### Problem 1
List every place name that appears in the memoir passage on the Waller and Parker cases.
### Problem 2
Resume the memoir passage on the Waller and Parker cases where it stops.

J.A. Graves My Seventy Years in California, Los Angeles: The Times-Mirror Press, 1927, 478 pp. 

[p. 275] Chapter XXXIV People Vs. Wong Chew Shut

     I never had much experience with criminal cases.  One, that of Wong Chew Shut, satisfied me . . .

     . . .

     [p. 279] Two other cases, those of the People vs. Waller and the People vs. Parker, were both tried by Brunson and Eastman, the first in the latter part of January, 1878, and the latter in March of the same year, and are worth mentioning. 

     Baker and Jones owned all the land at Santa Monica, down to low-water mark. People were continually squatting upon this land. Wallace was the keeper of the company’s bath-house. A carpenter, named Fonck, an excitable German, started to erect a bath-house just north of the company’s bath-house, for Mrs. Doria Jones, of this city. Waller, who, at this time, was standing on the porch of the bath-house, ordered Fonck off. Fonck threatened Waller with his hammer and swore at him vigorously.  A son of Waller’s, who was shooting sandpipers on the beach with a muzzle-loading shotgun, loaded with pieces of lead-pipe, cut into slugs, instead of shot, was passing. Waller called to him and he passed the gun to his father. Fonck was still abusing Waller and threatening him with the hammer. Waller cocked the gun. He had had a felon on his thumb and had lost the bone in the last joint of it. As Fonck had quieted down and agreed to remove the timber from the lot, Waller attempted to let down the hammer of the gun. His thumb, minus the bone in the last joint, would not hold the hammer. The gun was discharged, hitting Fonck in the ankle and breaking the bone. His companions carried him up the bluff, to a grocery store. A sack of meal was cut [p. 280] open, the bleeding ankle thrust into it and more meal poured over it, while a man hustled off on horseback to Los Angeles, to get Dr. Joseph Kurtz. Necessarily, some hours elapsed before the doctor arrived. In the meantime, the meal had stopped the flow of blood and Fonck was resting comfortably. All hands, including the injured man, drank considerable beer. After a time some one suggested that they hose off the meal and see how the leg was getting along. They carried Fonck to a grass-plot, turned the hose on the injured limb, a severe hemorrhage set in, and just before Dr. Kurtz arrived, Fronck died from loss of blood. 

     Both Waller and Parker, who was the superintendent of the Santa Monica Land Company which owned the bath-house, were indicted. Waller was tried, told his story to the jury and was convicted of involuntary manslaughter, and imprisoned for one year in the state prison. Each of the jurors signed a petition to the court asking leniency for the defendent. During the trial, and before the grand jury which indicted the defendants, a witness named Suits swore he had heard Parker tell Waller to keep people off the beach if he had to do it with a shotgun. After the Waller trial, Eastman persuaded Suits to take a trip to Lower California, so as not to be here when Parker was tried. The trial was postponed on account of Suits' absence, and Suits did not stay there as long as he was expected to. Col. Baker and Eastman were indicted for conspiracy. They both plead guilty and Eastman made an eloquent plea for the exoneration of Baker and took the blame upon himself. Eastman was fined $1,000 and Col. Baker $600, both of which were paid.

### Material provided
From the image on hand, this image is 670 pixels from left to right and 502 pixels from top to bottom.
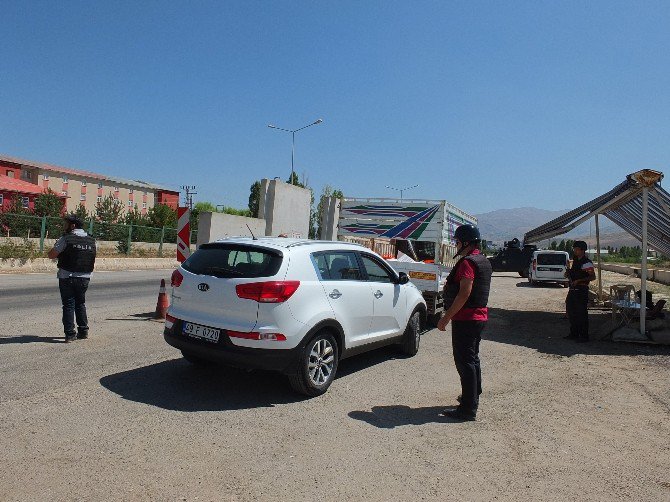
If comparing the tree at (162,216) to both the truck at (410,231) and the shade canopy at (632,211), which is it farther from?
the shade canopy at (632,211)

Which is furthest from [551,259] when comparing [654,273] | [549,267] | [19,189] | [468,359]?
[19,189]

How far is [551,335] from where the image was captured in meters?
10.1

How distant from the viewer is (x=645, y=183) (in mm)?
8828

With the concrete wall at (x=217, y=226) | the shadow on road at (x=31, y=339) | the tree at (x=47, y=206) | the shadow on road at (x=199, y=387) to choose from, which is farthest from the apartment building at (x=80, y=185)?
the shadow on road at (x=199, y=387)

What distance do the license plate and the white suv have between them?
0.03 feet

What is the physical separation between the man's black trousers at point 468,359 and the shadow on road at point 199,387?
5.34 ft

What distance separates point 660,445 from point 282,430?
134 inches

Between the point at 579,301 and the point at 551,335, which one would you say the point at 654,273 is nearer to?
the point at 551,335

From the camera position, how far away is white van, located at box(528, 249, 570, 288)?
77.5 feet

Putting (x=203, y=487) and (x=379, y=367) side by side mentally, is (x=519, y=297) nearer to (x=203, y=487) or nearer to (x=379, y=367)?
(x=379, y=367)

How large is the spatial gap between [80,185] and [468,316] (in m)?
96.0

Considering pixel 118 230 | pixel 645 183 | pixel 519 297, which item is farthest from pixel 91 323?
pixel 118 230

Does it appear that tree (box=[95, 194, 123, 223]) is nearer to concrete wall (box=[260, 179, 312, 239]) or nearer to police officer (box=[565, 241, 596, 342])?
concrete wall (box=[260, 179, 312, 239])

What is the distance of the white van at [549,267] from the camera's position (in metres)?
23.6
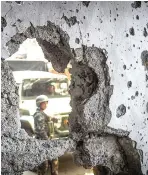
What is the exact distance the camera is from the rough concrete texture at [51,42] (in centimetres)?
266

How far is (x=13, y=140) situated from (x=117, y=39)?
4.96 ft

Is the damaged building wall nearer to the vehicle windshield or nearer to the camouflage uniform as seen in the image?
the camouflage uniform

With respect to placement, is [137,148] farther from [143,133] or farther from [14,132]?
[14,132]

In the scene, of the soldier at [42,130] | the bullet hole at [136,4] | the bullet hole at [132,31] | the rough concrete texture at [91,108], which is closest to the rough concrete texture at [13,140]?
the rough concrete texture at [91,108]

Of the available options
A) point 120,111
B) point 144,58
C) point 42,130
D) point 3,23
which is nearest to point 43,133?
point 42,130

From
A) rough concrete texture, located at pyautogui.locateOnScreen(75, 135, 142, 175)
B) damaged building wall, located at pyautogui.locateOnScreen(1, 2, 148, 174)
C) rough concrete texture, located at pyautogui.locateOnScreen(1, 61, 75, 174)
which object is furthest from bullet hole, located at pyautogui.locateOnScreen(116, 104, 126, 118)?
rough concrete texture, located at pyautogui.locateOnScreen(1, 61, 75, 174)

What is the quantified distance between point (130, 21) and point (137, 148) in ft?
4.71

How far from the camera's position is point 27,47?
13055 mm

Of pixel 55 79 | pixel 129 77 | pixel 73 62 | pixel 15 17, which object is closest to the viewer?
pixel 15 17

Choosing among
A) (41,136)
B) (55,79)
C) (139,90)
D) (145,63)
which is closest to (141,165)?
(139,90)

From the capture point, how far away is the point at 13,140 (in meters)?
2.70

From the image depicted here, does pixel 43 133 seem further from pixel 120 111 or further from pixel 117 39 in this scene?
pixel 117 39

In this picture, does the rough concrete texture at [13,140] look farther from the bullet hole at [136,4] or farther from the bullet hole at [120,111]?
the bullet hole at [136,4]

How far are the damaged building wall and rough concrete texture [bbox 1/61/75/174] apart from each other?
0.50 meters
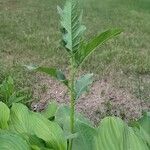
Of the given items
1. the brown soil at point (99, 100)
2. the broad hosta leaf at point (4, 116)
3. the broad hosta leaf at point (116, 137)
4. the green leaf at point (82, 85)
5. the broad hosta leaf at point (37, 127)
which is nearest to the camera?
the broad hosta leaf at point (116, 137)

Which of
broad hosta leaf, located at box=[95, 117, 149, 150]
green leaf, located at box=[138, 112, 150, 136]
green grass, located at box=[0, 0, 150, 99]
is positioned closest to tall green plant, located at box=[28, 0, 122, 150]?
broad hosta leaf, located at box=[95, 117, 149, 150]

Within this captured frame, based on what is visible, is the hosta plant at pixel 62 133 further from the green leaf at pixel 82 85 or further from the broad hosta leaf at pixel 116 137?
the green leaf at pixel 82 85

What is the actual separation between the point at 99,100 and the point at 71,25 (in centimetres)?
556

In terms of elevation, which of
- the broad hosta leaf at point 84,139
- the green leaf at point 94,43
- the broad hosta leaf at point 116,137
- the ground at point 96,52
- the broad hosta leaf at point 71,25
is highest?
the ground at point 96,52

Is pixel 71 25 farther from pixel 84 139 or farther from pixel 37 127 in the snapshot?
pixel 37 127

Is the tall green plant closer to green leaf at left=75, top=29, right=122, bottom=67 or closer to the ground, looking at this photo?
green leaf at left=75, top=29, right=122, bottom=67

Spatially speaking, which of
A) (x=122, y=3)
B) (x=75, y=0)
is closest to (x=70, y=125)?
(x=75, y=0)

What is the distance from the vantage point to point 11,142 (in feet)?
5.82

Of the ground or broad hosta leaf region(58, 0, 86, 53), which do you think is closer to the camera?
broad hosta leaf region(58, 0, 86, 53)

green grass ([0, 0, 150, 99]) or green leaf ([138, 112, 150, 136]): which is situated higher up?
green grass ([0, 0, 150, 99])

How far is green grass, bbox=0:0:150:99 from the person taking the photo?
8.89m

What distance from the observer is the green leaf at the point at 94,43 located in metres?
1.67

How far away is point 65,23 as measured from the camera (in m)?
1.69

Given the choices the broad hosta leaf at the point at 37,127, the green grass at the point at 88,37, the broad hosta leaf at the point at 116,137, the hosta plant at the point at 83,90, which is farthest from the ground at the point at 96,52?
the broad hosta leaf at the point at 116,137
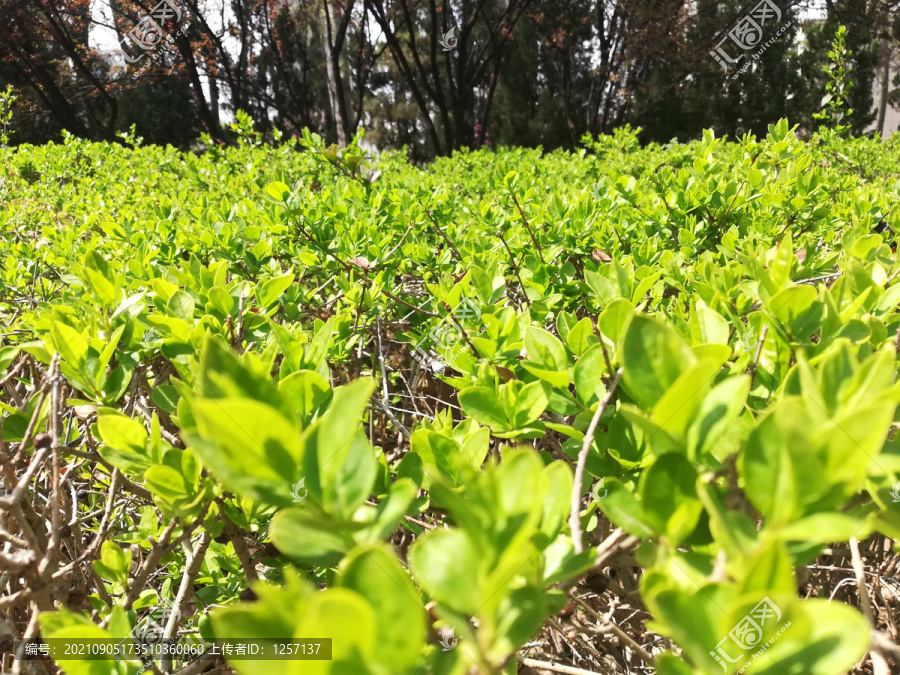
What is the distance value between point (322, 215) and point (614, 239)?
3.42 feet

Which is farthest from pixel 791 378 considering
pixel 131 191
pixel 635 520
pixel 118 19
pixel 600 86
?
pixel 118 19

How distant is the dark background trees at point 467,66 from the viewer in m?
15.5

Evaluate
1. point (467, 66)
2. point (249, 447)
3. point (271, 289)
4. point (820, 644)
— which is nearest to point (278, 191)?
point (271, 289)

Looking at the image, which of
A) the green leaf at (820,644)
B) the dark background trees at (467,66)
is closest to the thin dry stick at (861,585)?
the green leaf at (820,644)

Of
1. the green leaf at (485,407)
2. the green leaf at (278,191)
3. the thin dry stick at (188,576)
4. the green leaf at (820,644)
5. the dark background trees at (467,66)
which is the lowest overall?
the thin dry stick at (188,576)

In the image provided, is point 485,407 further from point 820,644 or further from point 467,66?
point 467,66

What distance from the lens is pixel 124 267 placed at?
1.78 meters

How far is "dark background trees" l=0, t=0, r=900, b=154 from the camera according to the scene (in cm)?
1554

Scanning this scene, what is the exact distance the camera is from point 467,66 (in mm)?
18844

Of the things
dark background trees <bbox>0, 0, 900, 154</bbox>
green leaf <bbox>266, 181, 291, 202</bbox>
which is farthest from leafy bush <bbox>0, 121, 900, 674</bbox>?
dark background trees <bbox>0, 0, 900, 154</bbox>

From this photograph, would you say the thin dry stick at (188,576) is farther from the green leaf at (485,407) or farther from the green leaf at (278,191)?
the green leaf at (278,191)

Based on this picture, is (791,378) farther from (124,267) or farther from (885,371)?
(124,267)

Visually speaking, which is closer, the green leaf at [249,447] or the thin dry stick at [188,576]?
the green leaf at [249,447]

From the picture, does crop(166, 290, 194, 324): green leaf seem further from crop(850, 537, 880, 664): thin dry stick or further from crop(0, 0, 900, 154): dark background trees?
crop(0, 0, 900, 154): dark background trees
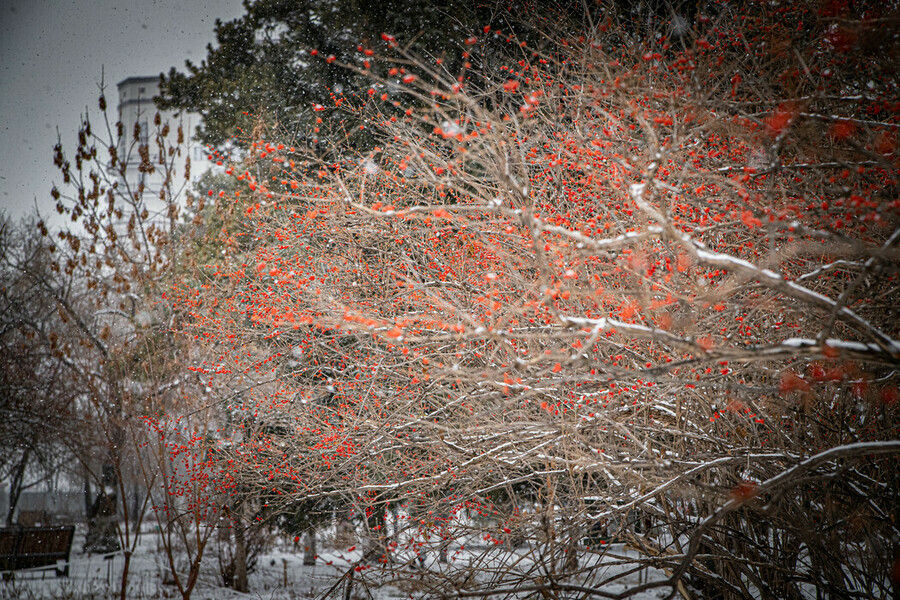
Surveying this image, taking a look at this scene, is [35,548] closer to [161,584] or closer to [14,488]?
[161,584]

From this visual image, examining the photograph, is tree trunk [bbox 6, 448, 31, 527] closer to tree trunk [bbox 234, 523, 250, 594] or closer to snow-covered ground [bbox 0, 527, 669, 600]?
snow-covered ground [bbox 0, 527, 669, 600]

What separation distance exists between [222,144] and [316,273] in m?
4.94

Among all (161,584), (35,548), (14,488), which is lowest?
(161,584)

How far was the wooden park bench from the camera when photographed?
10.3 m

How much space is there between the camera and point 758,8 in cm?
566

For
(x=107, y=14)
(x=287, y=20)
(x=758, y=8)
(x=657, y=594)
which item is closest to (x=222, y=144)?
(x=287, y=20)

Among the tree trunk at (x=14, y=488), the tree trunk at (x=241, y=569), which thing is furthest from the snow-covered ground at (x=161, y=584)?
the tree trunk at (x=14, y=488)

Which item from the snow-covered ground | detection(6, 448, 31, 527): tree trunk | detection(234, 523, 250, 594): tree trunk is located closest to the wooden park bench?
the snow-covered ground

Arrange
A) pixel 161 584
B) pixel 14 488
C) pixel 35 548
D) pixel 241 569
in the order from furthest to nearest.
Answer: pixel 14 488 < pixel 161 584 < pixel 35 548 < pixel 241 569

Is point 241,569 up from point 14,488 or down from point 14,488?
down

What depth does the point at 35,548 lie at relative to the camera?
34.7ft

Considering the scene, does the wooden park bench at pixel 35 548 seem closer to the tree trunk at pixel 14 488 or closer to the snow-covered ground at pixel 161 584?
the snow-covered ground at pixel 161 584

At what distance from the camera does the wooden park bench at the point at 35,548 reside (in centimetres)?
1034

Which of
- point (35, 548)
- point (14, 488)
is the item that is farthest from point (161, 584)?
point (14, 488)
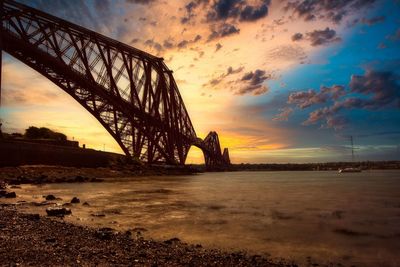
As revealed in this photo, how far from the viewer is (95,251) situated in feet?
23.3

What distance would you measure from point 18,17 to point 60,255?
130ft

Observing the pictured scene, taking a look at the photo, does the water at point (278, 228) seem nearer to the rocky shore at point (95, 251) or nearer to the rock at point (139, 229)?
the rock at point (139, 229)

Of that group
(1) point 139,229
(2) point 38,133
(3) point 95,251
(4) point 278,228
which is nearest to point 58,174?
(2) point 38,133

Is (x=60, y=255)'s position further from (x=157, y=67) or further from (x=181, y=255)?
(x=157, y=67)

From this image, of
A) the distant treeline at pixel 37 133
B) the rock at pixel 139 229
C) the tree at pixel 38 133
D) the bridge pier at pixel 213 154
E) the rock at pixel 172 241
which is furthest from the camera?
the bridge pier at pixel 213 154

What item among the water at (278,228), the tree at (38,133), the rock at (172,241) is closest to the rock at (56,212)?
the water at (278,228)

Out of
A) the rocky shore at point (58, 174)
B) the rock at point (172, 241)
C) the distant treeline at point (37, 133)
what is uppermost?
the distant treeline at point (37, 133)

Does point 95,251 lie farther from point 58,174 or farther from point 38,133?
point 38,133

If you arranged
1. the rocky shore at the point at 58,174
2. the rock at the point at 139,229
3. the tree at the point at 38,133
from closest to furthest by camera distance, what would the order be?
the rock at the point at 139,229
the rocky shore at the point at 58,174
the tree at the point at 38,133

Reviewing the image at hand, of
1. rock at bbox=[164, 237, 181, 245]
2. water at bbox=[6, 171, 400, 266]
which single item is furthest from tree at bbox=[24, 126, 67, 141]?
rock at bbox=[164, 237, 181, 245]

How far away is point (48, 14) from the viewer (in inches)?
1588

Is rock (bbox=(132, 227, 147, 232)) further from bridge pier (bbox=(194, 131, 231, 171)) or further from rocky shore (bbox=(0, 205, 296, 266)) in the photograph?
bridge pier (bbox=(194, 131, 231, 171))

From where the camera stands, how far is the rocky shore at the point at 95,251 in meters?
6.37

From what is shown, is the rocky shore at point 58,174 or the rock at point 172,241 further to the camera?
the rocky shore at point 58,174
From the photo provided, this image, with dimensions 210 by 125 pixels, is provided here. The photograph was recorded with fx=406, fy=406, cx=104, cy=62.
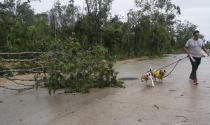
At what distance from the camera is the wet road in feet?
26.1

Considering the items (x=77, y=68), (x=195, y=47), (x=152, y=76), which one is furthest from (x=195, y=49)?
(x=77, y=68)

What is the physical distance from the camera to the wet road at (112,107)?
26.1 ft

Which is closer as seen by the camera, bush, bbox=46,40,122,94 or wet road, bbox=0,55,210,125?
wet road, bbox=0,55,210,125

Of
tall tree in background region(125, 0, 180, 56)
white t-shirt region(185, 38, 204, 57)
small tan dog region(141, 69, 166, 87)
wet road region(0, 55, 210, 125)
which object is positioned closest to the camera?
wet road region(0, 55, 210, 125)

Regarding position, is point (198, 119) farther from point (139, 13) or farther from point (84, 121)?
point (139, 13)

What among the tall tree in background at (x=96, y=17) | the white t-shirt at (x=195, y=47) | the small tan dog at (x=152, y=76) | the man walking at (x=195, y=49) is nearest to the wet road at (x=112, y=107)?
the small tan dog at (x=152, y=76)

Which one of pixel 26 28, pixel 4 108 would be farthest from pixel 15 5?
pixel 4 108

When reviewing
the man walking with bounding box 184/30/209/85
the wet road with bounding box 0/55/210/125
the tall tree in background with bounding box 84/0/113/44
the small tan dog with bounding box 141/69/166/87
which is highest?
the tall tree in background with bounding box 84/0/113/44

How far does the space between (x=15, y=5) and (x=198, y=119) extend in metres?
39.3

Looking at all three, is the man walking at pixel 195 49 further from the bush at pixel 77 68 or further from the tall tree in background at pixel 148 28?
the tall tree in background at pixel 148 28

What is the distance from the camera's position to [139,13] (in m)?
43.8

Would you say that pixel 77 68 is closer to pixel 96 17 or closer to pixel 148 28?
pixel 96 17

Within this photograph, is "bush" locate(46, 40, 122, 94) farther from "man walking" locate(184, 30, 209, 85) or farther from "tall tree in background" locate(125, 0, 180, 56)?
"tall tree in background" locate(125, 0, 180, 56)

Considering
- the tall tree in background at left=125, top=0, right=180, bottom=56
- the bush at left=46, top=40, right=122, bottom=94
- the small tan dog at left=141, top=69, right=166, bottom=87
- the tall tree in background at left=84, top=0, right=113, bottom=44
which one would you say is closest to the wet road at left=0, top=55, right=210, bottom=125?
the bush at left=46, top=40, right=122, bottom=94
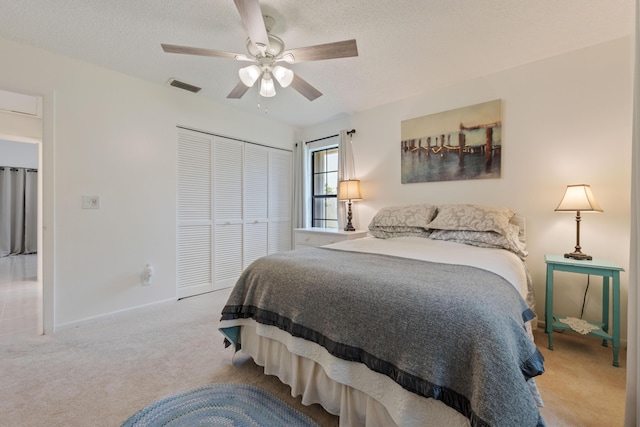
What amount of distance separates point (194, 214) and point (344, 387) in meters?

### Expected output 1
Santa Monica, Los Angeles, Lower California

### Expected output 2
     Parker’s case was heard on March 1st, 1878. The newspapers made a great outcry over the matter, denouncing the Santa Monica Land Company, Jones, Baker, and the firm of Brunson & Eastman, and the public was greatly excited. Parker was not within three miles of the beach when Fonck was shot. He was convicted of murder in the second degree. There never was a greater legal outrage perpetrated by a jury. If Parker was guilty of murder in the second degree, Waller should undoubtedly have been hung. If Waller was only guilty of involuntary manslaughter, Parker was never guilty of anything.

[p. 282] Chapter XXXV Downfall of James G. Eastman. Practicing On My Own Account. Early Experiences. Reminiscences of J.S. Chapman. Organization of the First Abstract Company.

     . . .

     [p. 291]  . . .

      I found Mr. Chapman [Graves and Chapman, 1880-1885] a very able lawyer and a splendid man to work with. The only objection I could possibly raise to his method was his extreme technicality. He would, as I thought waste time on things that did not amount to anything, but sometimes they won out. For instance—A.B. Hotchkiss was district attorney of San Diego County. It was rumored that he had accepted a bribe of $300 to dismiss a tax case pending against Govenor John G. Downey and Louis Phillips, who then owned the Warners Ranch. Dismissal of the suit defeated  the action, because the statute of limitations had run and a new action could not be brought. In a spasm of virtue, the San Diego Bar Association met and determined to take proceedings to disbar Hotchkiss. At the meeting, Major Chase, A.M. Luce and another attorney were appointed to bring the proceedings. Wallace Leech, one of the ablest lawyers in San Diego, was at the meeting, and he told the assemblage that, having appointed somebody to prosecute Hotchkiss, thay had to appoint somebody to defend him.  The Bar Association refused to do so. Then Leech said, “I will defend him.” Chase and Leech were partners, so the rather anomalous conditions arose of one partner prosecuting and one defending poor Hotchkiss. Another singular thing it was that, a few days before, Hotchkiss and Leech had had a fight in court  and were not on speaking terms. A trial was had and Hotchkiss was disbarred.  Leech appealed and one [p. 292] day he walked into our office with a transcript on appeal and said:

     “Boys (speaking to Chapman and myself), you have got to help me out. I am going to reverse this case or break a leg trying to.”

     I took the transcript, which was very short, ran over it hurriedly, told him I did not see much chance of reversal, and he said: “Let Chapman examine it.”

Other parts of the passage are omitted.